RECORDS TO PROCESS START

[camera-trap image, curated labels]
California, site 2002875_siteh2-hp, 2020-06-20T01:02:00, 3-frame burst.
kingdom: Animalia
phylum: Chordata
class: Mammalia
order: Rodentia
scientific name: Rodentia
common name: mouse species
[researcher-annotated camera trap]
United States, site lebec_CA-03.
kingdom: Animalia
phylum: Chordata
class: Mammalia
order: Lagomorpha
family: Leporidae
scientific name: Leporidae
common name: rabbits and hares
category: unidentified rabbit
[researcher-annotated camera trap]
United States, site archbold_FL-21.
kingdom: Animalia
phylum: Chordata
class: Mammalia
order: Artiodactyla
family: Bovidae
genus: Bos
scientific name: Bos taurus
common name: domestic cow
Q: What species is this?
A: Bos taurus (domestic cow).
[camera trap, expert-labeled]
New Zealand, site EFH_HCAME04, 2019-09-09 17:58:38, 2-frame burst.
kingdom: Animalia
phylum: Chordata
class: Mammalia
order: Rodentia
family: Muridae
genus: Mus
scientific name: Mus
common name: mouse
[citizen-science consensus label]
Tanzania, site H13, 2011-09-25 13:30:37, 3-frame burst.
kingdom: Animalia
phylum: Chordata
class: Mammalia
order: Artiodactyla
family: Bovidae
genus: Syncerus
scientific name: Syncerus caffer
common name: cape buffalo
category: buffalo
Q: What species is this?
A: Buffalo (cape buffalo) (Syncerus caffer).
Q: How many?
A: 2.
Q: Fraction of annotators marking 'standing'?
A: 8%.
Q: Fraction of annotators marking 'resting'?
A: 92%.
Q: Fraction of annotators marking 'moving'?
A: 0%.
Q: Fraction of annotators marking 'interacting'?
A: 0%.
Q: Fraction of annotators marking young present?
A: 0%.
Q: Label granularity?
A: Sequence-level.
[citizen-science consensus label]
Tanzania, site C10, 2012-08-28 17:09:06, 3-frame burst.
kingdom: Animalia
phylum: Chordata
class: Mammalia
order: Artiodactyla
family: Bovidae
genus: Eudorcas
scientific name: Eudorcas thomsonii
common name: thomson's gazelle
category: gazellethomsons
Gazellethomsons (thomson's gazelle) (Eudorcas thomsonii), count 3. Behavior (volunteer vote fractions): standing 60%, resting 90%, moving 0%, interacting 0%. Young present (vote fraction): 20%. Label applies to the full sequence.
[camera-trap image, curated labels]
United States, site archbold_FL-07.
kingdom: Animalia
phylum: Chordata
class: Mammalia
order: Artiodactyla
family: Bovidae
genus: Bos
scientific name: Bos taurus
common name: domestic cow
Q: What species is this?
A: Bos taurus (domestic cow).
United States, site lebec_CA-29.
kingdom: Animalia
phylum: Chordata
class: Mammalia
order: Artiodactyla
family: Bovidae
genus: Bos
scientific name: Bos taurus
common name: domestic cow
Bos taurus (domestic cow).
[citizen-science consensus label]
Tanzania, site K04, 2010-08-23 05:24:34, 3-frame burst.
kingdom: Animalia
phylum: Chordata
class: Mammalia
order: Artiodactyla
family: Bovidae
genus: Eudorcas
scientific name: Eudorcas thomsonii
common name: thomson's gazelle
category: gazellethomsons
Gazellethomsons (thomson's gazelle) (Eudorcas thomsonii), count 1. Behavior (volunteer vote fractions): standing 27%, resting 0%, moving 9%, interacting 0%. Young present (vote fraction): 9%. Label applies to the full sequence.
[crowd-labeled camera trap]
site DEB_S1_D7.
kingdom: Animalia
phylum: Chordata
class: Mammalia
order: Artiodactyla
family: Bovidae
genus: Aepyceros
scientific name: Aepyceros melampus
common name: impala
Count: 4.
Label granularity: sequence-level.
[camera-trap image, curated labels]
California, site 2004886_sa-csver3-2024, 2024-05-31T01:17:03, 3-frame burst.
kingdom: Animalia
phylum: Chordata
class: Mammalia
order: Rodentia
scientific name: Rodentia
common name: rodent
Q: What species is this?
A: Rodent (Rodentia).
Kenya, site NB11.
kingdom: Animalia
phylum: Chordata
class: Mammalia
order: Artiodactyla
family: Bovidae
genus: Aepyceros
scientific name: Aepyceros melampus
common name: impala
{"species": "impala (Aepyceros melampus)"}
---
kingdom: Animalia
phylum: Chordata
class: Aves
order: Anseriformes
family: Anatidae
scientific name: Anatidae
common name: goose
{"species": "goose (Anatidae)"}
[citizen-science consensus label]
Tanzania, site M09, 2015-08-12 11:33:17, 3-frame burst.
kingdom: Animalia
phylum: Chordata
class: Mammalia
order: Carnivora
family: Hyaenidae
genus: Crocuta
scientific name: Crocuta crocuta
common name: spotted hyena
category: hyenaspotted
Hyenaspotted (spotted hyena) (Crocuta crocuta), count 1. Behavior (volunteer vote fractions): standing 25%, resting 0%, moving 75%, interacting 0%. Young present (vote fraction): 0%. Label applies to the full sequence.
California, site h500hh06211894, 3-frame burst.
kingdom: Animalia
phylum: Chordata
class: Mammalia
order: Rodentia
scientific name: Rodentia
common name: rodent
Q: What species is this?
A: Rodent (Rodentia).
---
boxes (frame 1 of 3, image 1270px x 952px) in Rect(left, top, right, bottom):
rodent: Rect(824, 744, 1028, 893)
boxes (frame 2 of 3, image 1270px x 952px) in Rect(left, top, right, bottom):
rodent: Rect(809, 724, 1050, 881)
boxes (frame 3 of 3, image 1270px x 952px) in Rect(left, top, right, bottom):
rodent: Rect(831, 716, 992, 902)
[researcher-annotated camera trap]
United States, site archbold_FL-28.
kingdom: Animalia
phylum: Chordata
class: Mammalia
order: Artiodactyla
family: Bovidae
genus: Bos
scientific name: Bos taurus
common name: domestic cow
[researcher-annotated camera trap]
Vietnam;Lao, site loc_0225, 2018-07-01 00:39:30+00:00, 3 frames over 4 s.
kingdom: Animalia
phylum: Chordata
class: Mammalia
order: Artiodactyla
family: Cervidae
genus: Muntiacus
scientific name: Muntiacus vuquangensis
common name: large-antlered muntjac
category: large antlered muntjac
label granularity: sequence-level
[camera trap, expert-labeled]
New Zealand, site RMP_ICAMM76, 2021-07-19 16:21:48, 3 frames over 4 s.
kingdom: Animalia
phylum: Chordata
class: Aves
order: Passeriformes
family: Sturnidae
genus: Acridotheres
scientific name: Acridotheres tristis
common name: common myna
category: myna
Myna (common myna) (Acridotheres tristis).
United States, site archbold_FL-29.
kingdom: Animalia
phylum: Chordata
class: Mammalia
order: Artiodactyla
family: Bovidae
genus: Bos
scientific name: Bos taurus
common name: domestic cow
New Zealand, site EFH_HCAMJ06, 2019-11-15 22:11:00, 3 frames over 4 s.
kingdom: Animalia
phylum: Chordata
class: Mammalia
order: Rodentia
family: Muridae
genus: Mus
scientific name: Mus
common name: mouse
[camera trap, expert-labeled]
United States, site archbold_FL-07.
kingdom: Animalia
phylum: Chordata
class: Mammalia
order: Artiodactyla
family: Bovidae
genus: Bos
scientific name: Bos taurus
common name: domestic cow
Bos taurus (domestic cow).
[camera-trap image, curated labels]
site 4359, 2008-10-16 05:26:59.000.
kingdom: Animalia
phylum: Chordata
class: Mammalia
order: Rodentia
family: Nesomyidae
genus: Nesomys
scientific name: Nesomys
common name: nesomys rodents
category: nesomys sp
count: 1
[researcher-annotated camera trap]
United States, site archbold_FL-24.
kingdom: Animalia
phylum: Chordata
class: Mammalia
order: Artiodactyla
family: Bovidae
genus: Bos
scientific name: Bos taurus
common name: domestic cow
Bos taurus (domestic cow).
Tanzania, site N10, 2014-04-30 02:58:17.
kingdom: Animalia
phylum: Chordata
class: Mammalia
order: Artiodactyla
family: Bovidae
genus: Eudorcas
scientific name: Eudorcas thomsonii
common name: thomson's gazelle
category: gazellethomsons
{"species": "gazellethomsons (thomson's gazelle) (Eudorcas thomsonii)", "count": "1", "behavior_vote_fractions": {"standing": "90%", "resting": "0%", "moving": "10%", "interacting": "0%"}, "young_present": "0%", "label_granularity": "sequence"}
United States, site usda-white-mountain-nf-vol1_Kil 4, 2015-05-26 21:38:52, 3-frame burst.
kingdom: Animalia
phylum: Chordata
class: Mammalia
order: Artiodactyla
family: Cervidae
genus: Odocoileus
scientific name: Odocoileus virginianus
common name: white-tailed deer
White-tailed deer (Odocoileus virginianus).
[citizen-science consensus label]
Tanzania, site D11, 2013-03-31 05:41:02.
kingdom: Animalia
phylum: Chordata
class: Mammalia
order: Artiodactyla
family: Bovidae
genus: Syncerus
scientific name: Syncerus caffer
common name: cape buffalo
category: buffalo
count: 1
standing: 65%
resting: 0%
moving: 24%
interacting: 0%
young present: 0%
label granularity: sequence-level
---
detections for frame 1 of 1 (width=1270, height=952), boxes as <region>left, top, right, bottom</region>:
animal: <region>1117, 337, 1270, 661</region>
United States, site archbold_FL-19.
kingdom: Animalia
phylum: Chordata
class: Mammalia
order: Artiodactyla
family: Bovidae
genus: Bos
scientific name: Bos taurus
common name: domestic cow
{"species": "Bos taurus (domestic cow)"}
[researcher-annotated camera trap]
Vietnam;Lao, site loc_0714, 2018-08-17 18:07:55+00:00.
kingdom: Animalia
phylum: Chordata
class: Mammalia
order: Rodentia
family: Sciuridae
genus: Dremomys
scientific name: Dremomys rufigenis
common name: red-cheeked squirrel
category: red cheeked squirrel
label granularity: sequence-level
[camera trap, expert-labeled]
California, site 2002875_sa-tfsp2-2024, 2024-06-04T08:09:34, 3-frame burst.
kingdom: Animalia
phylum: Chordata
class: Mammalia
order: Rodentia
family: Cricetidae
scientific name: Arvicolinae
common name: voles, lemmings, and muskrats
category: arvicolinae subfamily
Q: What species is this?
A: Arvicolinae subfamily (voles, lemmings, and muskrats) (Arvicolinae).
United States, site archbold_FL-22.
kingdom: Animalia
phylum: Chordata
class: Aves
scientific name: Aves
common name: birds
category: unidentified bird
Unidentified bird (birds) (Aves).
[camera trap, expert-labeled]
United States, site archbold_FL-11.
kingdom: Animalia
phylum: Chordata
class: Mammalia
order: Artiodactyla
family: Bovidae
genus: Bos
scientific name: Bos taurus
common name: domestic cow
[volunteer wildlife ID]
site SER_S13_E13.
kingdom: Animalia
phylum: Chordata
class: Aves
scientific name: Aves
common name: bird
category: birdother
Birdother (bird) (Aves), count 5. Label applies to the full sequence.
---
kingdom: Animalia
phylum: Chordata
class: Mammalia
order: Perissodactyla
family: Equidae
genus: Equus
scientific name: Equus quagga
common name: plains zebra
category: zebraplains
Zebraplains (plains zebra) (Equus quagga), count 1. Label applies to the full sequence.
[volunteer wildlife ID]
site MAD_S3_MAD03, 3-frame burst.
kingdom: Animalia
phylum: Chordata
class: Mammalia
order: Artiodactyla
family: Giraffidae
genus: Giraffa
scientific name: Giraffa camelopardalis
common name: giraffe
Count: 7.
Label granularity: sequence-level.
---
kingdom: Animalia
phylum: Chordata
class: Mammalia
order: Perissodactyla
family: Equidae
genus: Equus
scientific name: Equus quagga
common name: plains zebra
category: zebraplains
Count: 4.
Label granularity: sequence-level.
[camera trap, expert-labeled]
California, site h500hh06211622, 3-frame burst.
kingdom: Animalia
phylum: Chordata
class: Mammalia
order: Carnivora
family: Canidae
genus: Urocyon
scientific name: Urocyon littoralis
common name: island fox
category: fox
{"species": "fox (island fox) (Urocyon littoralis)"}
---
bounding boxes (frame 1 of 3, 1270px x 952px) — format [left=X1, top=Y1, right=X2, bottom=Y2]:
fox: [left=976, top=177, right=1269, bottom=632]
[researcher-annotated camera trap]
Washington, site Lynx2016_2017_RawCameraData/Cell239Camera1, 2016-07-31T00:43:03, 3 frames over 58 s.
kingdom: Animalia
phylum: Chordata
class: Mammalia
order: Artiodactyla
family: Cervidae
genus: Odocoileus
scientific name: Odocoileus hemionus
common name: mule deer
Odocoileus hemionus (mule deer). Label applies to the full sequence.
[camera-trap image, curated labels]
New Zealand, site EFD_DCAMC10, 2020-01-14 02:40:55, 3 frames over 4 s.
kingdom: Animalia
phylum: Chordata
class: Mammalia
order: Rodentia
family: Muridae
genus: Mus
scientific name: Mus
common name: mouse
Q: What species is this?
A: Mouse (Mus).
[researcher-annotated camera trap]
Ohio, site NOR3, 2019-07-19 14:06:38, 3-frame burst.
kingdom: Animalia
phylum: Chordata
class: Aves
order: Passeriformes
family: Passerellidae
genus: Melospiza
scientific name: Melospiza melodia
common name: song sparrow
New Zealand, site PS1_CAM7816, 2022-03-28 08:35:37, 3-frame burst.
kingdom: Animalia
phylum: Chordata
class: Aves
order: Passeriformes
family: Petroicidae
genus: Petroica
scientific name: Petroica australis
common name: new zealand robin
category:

RECORDS TO PROCESS END

• [DIRECTIONS]: Search the entries for the word "annotators", then gather every line that has it.

• [RESPONSE]:
Q: Fraction of annotators marking 'standing'?
Q: Fraction of annotators marking 'resting'?
Q: Fraction of annotators marking 'moving'?
Q: Fraction of annotators marking 'interacting'?
Q: Fraction of annotators marking young present?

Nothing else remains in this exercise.